Die Erfahrungen aus Hürtgenwald, Sundern und Möhnesee müssen systematisch ausgewertet werden. Dabei darf es nicht bei Ankündigungen bleiben. Nordrhein-Westfalen braucht verbindliche Konsequenzen für den Brand- und Katastrophenschutz.

Dazu gehören mehr geländegängige Löschfahrzeuge, Drohnen und Wärmebildkameras, mobile Wasserbehälter, leistungsfähige Pumpen sowie Material für lange Löschwasserleitungen. Die Beschaffung darf nicht allein von der Finanzkraft einzelner Kommunen abhängen. Spezialtechnik muss landesweit so verteilt und organisiert werden, dass sie bei Großbränden innerhalb kurzer Zeit zur Verfügung steht.

Ebenso wichtig sind verlässliche digitale Einsatzkarten, bekannte Zufahrtswege, ausreichend dimensionierte Löschwasserstellen und eine sichere Kommunikation zwischen Feuerwehren, Forstverwaltung, Polizei, Hilfsorganisationen und weiteren Beteiligten. Gemeinsame Übungen müssen regelmäßig stattfinden – auch über Kreis-, Landes- und Staatsgrenzen hinweg.

„Im Ernstfall darf wertvolle Zeit nicht durch unklare Zuständigkeiten, inkompatible Systeme oder bürokratische Hürden verloren gehen“, fordert Bachhausen. „Wir brauchen ein gemeinsames Lagebild, klare Führungsstrukturen und vorbereitete Verfahren für die schnelle gegenseitige Unterstützung.“

Das Land muss außerdem das Ehrenamt dauerhaft stärken. Dazu gehören bessere Möglichkeiten zur Freistellung, ausreichende psychosoziale Betreuung nach belastenden Einsätzen, moderne Schutzausrüstung und eine verlässliche Finanzierung von Aus- und Fortbildungen.

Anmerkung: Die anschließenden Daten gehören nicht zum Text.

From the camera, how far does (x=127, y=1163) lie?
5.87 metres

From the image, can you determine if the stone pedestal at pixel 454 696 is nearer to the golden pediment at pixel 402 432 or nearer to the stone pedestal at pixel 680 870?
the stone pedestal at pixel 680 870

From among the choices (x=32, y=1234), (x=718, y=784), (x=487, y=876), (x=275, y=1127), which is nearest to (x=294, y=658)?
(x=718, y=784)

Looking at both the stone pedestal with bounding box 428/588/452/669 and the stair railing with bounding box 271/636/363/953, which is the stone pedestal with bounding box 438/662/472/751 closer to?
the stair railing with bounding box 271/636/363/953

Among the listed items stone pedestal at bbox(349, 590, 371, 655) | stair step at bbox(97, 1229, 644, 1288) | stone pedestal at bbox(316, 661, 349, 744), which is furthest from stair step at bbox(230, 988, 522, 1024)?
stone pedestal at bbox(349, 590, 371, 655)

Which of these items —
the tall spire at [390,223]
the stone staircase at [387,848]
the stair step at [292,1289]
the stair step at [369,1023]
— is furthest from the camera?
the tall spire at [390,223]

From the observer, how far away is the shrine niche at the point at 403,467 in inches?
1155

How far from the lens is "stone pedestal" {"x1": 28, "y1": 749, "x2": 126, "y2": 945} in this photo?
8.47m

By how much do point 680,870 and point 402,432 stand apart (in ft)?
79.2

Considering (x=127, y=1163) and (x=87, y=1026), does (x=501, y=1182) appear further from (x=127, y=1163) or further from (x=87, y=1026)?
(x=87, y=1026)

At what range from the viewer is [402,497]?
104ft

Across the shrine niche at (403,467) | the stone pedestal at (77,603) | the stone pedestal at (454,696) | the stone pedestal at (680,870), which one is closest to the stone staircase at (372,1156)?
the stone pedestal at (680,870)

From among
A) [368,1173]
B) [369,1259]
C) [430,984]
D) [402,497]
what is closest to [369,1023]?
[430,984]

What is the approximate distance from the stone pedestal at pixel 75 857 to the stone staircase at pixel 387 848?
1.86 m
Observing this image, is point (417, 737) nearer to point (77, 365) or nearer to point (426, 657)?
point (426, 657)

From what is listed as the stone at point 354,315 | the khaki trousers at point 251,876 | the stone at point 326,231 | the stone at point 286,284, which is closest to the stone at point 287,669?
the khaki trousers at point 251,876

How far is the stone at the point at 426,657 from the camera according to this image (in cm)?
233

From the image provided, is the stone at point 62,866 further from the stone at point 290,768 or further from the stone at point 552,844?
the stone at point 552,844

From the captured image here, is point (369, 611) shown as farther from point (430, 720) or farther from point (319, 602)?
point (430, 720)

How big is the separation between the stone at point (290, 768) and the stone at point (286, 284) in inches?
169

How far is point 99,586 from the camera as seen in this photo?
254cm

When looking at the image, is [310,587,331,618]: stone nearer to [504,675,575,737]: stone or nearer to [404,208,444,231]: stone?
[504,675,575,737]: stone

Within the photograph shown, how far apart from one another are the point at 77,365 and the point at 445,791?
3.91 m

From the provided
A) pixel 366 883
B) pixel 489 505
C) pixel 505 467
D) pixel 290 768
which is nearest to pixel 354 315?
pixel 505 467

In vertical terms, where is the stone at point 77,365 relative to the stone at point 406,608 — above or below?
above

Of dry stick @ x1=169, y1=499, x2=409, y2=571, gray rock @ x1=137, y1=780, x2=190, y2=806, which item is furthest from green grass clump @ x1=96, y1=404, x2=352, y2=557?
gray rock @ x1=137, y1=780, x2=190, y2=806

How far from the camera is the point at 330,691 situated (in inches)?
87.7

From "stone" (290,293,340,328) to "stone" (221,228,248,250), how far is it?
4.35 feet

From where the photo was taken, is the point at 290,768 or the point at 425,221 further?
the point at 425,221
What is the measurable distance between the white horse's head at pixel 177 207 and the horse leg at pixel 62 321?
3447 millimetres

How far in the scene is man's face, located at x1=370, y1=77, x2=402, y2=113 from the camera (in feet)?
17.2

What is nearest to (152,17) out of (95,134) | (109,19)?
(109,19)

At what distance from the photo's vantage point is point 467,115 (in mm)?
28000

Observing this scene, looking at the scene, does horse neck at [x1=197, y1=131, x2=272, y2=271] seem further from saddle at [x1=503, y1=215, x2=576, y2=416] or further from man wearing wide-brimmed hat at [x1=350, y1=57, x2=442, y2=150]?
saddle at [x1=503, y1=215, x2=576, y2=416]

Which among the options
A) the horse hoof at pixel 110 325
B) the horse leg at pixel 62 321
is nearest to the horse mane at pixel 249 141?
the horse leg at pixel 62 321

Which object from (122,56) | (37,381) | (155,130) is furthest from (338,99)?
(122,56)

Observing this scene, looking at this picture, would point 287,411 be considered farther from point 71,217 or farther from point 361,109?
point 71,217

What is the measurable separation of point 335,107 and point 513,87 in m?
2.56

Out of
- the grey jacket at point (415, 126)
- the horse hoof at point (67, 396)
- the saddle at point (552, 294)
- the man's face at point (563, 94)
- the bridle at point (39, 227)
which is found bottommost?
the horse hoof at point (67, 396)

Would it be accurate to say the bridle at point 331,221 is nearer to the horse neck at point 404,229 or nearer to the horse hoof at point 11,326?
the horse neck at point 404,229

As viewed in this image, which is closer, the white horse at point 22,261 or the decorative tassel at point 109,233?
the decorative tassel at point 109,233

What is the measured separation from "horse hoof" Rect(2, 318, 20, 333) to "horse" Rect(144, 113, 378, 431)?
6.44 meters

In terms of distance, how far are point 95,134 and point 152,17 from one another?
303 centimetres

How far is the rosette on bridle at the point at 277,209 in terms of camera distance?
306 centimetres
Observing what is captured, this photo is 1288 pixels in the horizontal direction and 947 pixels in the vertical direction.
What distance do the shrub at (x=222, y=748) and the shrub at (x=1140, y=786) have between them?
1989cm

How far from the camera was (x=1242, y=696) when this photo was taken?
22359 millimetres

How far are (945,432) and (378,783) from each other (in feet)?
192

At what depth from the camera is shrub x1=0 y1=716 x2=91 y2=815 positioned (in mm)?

Vorbeugen, bevor es brennt

Guter Katastrophenschutz beginnt lange vor dem ersten Funken. Waldwege und Zufahrten müssen auch für schwere Einsatzfahrzeuge nutzbar sein. Löschteiche, Zisternen und andere Wasserentnahmestellen müssen dort geschaffen werden, wo eine Versorgung über das normale Leitungsnetz nicht ausreicht. Besonders gefährdete Waldflächen und Siedlungen am Waldrand benötigen individuelle Schutzkonzepte.

Frühwarnsysteme können dabei helfen, Brände schneller zu entdecken. Das seit 2024 am Niederrhein eingesetzte kamerabasierte Fire-Watch-System zeigt, welche Möglichkeiten moderne Technik bietet. Solche Systeme sollten nach einer fachlichen Auswertung auf weitere gefährdete Regionen ausgeweitet und mit den Leitstellen verknüpft werden.

Die Fachagentur Nachwachsende Rohstoffe empfiehlt darüber hinaus einheitliche Waldbrandeinsatzkarten, eine bessere Löschwasserversorgung, geeignete Waldbrandriegel sowie den Einsatz von Drohnen und Wärmebildtechnik bei den oft langwierigen Nachlöscharbeiten.

Resiliente Wälder statt anfälliger Monokulturen

Langfristig entscheidet auch die Beschaffenheit unserer Wälder darüber, wie widerstandsfähig sie gegenüber Dürre, Stürmen, Schädlingen und Feuer sind. Besonders lichte Nadelholzbestände mit dichter, trockener Bodenvegetation gelten als brandgefährdet. Mehrschichtige Mischwälder mit einem hohen Anteil standortgeeigneter Laubbäume können die Ausbreitung von Bränden erschweren und das Risiko großflächiger Schäden verringern.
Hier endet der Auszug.